Three senators don’t outnumber 33 after all.
After burying a piece of legislation since February, Senate Majority Leader Peter Wirth and two colleagues abruptly reversed course.
All it took was 700 words that started on the front page.
Wirth, D-Santa Fe, was the subject of my column Monday. It detailed how he made a backroom deal to rescind a proposal the Senate approved 36-0.
The measure, Senate Memorial 30, asked the staff of the Legislative Finance Committee to investigate the growth of administrative spending in public schools. It also requested the staff to draft a proposed law by Nov. 1 that would cap spending on school administrations and increase funding for classrooms.
Wirth voted for the memorial, but soon after he maneuvered to derail it. He was influenced by Sen. Bill Soules, D-Las Cruces, chairman of the Education Committee.
A retired school principal, Soules also voted for the memorial publicly, only to complain about it in private.
The memorial’s sponsor, Democratic Sen. Bobby Gonzales of Ranchos de Taos, said he and Wirth agreed to rescind the legislation in deference to Soules.
Wirth was at his worst in making that decision. He reacted to one member’s belated bellyaching instead of the overwhelming will of the Senate.
Wirth redeemed himself Monday by resurrecting Senate Memorial 30. An enrolled and engrossed copy, signed by the lieutenant governor and chief clerk of the Senate, at last is bound for a place in the state record.
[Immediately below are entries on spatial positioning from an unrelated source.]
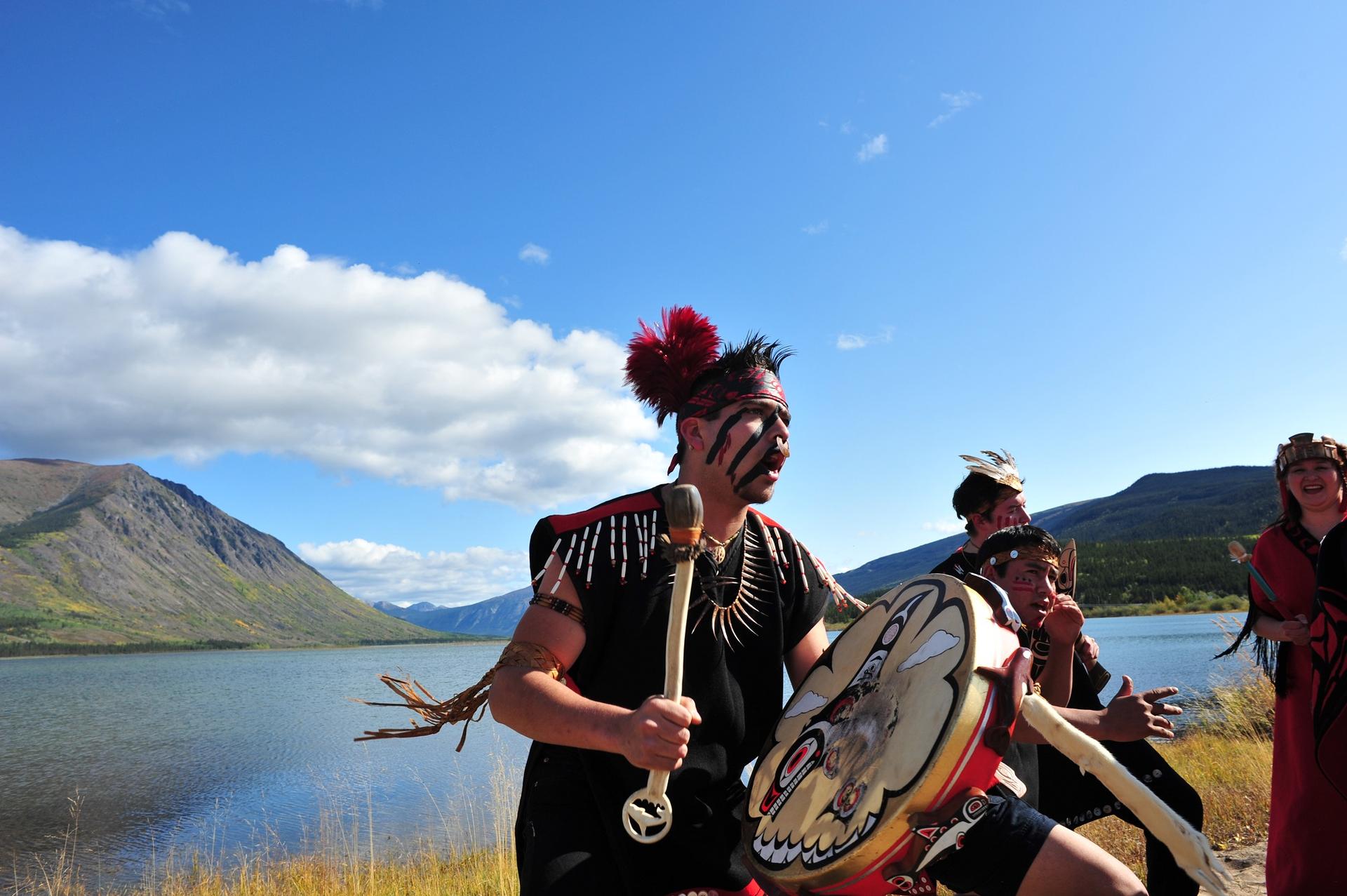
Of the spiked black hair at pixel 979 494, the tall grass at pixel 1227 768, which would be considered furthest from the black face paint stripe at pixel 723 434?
the tall grass at pixel 1227 768

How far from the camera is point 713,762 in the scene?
2.74m

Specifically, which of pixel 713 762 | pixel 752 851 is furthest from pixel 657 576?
pixel 752 851

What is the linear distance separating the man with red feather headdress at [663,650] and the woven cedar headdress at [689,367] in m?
0.01

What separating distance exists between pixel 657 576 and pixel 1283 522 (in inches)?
146

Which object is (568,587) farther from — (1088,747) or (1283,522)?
(1283,522)

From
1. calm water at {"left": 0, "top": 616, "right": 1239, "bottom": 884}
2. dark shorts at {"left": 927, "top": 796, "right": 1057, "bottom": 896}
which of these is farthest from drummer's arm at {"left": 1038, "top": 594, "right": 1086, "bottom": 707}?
calm water at {"left": 0, "top": 616, "right": 1239, "bottom": 884}

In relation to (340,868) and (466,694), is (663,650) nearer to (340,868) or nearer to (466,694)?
(466,694)

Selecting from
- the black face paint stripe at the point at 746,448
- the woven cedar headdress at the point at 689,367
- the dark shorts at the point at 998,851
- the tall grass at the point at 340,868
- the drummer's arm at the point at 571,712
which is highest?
the woven cedar headdress at the point at 689,367

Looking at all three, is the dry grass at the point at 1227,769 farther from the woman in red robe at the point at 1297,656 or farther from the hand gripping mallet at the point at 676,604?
the hand gripping mallet at the point at 676,604

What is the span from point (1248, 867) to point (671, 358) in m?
5.19

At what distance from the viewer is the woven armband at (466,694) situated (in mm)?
2559

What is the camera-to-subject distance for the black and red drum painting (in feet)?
6.34

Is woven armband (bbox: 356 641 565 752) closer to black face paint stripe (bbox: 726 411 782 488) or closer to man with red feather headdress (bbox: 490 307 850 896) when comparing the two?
man with red feather headdress (bbox: 490 307 850 896)

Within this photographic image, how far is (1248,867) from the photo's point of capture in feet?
18.3
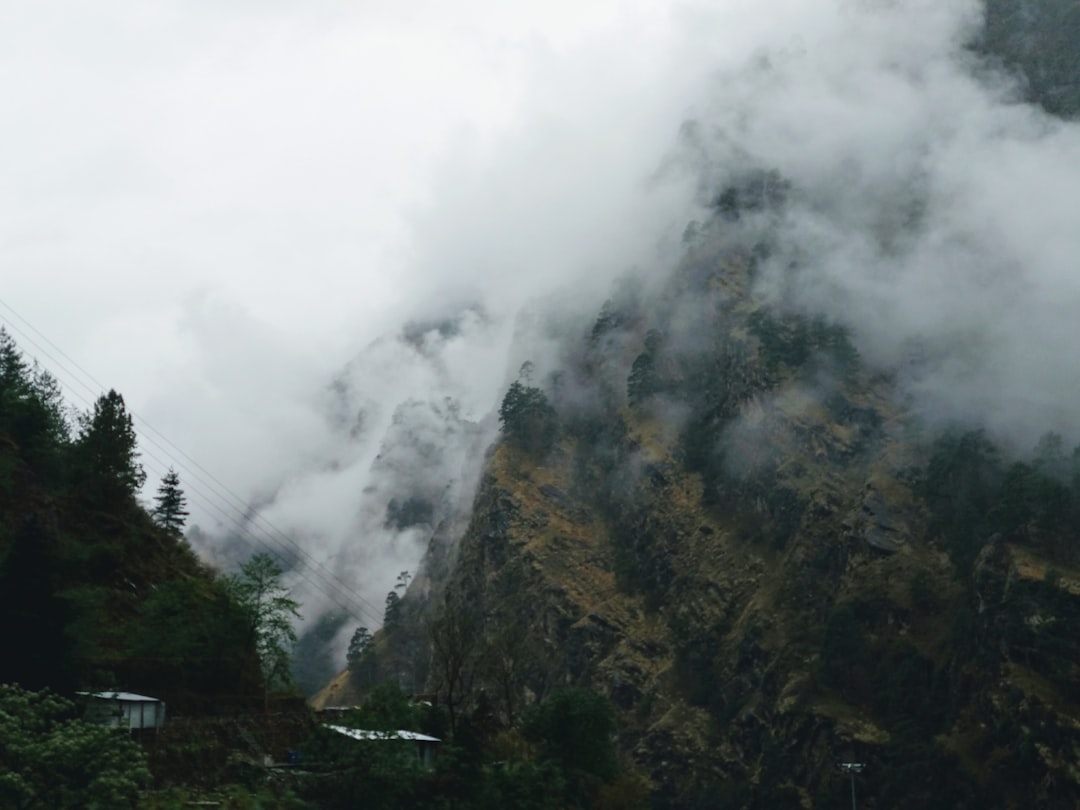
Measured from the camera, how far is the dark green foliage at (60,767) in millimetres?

“This is something we can learn from. We’re moving forward,” Wirth said of his new position.
The controversy Wirth ignited was an odd one. He knew Soules declined to publicly argue against the memorial during Senate debate. Instead Soules voted for it, only to lodge his closed-door protest.
Plenty of doubt existed as to whether Wirth and Gonzales had authority to block legislation that had passed the Senate in overwhelming fashion.
Lt. Gov. Howie Morales, a Democrat who presides over the Senate, said the two senators could not by themselves overturn the memorial’s passage. Morales said the full Senate would have to be consulted to undo a binding decision.
All of this put Wirth in a bad spot. He and most Democrats didn’t appreciate former Republican President Donald Trump trying to upend democracy by fabricating claims Democrats stole the 2020 presidential election. In turn, Wirth faced criticism he sidestepped democracy by deciding three senators could huddle after a vote and overrule 33 others.
The memorial was approved on the last full day of the monthlong legislative session. Soules was irked because the proposal was not heard first in his Education Committee, a circumstance that might mean something to insiders but carried no weight with the public.
What’s important is every senator who showed up to vote supported a staff examination of whether school administration costs are out of line.
Gonzales now suggests expanding the scope of the memorial. He sent a letter to Soules stating the staff of another agency, the Legislative Education Study Committee, should also examine classroom and administrative spending.
Gonzales stated his case for reform in the first sentence of his memorial: “The Legislative Finance Committee informed the Legislature that, between 2007 and 2019, central and general administration spending by school districts and charter schools grew by 55 percent while spending on instruction and student support grew by 20 percent.”
In a recent interview, Gonzales said he’d grown wary of the very statistics he cited. For instance, aggregated record-keeping on different expenses might create a deceptive view of growth in administration, he said.
Stan Rounds, executive director of the New Mexico School Superintendents Association, opposes a cap on administrative spending. He says many administrative costs cannot be reined in.
“A large contributor of higher administrative expenses is from regulatory impositions by the federal and state governments,” Rounds said.
Formerly the school superintendent in Las Cruces, Rounds said he once cut administrative spending by 12 percent in a year but had to add back 8 percent to comply with a new round of mandates.
Think New Mexico, a public policy organization, is pressing hardest for controls on administrative spending. Its executive director, Fred Nathan, points to one study showing high-performing school districts in New Mexico, Texas, Arkansas and Louisiana spent a greater percentage on classrooms than on administration.
Nathan covets the cap. He might get nothing more than another study.
It’s a start. Democracy at last is served.